John & I are blessed that – up until two years ago – none of our older friends seemed to be burdened with lives that were sad, empty echoes of earlier years. Both our fathers died in their early 60s, yet both our mothers lived full & vibrant lives up to their last breath.
The older people we knew & know through our community may walk a bit slower, may not be up for a set of tennis or playing Twister with their grandkids, but for the most part they remain sharp & interesting & engaged in life.
Up until the summer of 2015, the closest we came to a neglected oldster in our life was a client who was a maiden auntie; she grew up spending ALL summer at the family shore house & was sad when every year seemed to find her nieces & nephews arranging shorter & shorter visits to a place that was, to her, paradise. But they DID still get her down!
We only knew best practice – or darn near close to – families. Until Rochelle. Her life went into a tailspin around this time, two years back – due to remarkably lousy decisions by children who were well-intentioned yet seemed to believe, even before her diagnosis of early stage dementia, that being in her early 80s precluded her from having any weight in determining her path forward.
Months before her diagnosis, before the decision (made by her children with only cursory attention to her feelings) to move to her oldest son’s house, Rochelle had planned to take a granddaughter on a graduation trip to England. The two had delighted sharing tales of Mrs. Tiggywinkle, Benjamin Bunny & Peter Rabbit; as adults, they share a passion for Jane Austen. The trip moved forward, with the addition of another, older grandchild to lend a hand. For Rochelle, the dementia diagnosis changed the journey from a special time with grandchildren to a glorious last hurrah.
It was a great success! While the older grandchild visited friends in London, the two gals took a luxury coach tour of the Lake District, keeping eyes peeled for squirrels, rabbits & porcupines. It was as grand a tour as our friend had hoped.
Back home, things were happening in her absence. Her oldest had promised that he’d get started on cleaning out the house while she was away. It wasn’t so much cleaNing as it was cleaRing.
When she arrived back to her lovely home on four wooded acres, tired but blissed, she practically floated in the door, where she was greeted joyfully by her devoted Shih Tzu. She walked through her kitchen – she was home! Walked through the dining room – home! Walked into the music room – and the first thing she spotted was the wall opposite the door, the one that housed her extensive prized vinyl collection – empty.
Her treasured record & CD collection – gone. Video tape & DVD collection – gone. Most of her books – gone. Disappeared in the name of efficiency (“so so much easier doing it without Mom around to slow things down“).
It is hard to imagine that things could possibly go downhill from there, but they did. I haven’t the heart to write about it now – envision things going from bad to unbelievably worse.

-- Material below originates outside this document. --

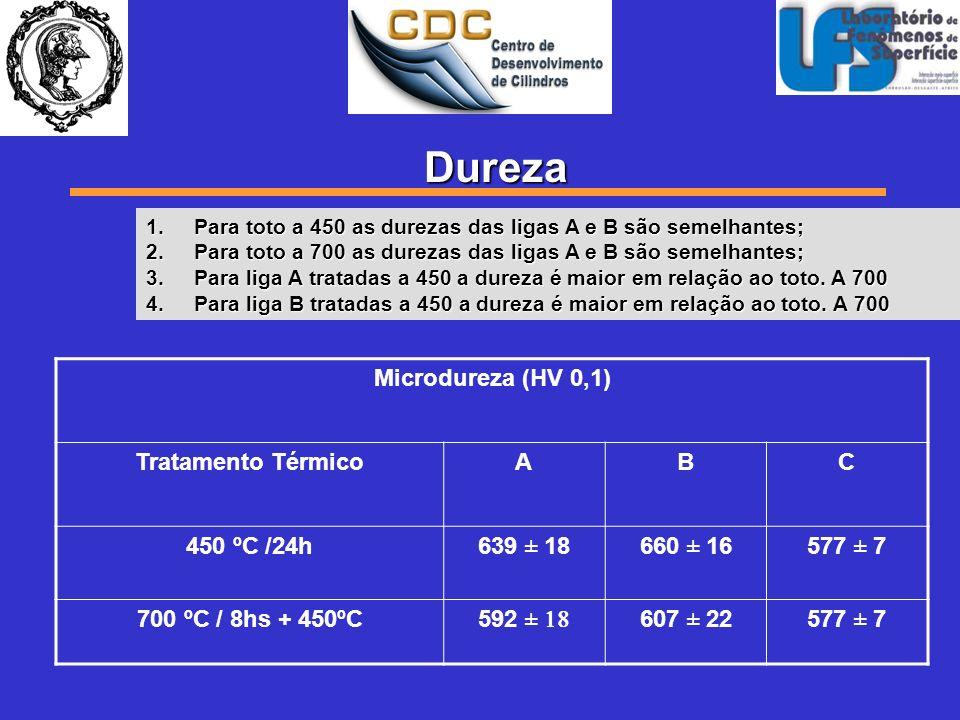 Dureza Microdureza (HV 0,1) Tratamento Térmico A B C 450 ºC /24h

How comforting it would be to say that the family learned, but they seem almost invested in not seeing how their actions contributed to their mother’s sharp decline. Not seeing they could have done anything differently, they continue along their grief-strewn way, oblivious of the devastation left in their wake.
As far as John & I can see, the ONLY constructive thing that has come out of what feels like a never-ending heartbreak is that we’ve experienced the worst practices situation that had always eluded us. Where Rochelle had been one of our sustaining clients, we were dropped by the family when we spoke out as advocates; she’s now a cherished friend visited visit once a week, whisked (with sweet pooch) out for a drive & lunch, then back for a classic video.
John & I are currently between clients (translate – little income at the moment), but we consider what’s spent on lunch & movies to be priceless if it gives a friend options choices FREEDOM – she chooses when to eat, what to order & which video to watch. Her joy at those simple pleasures is a priceless reminder to us of the many things we take for granted that she treasures as rare & empowering.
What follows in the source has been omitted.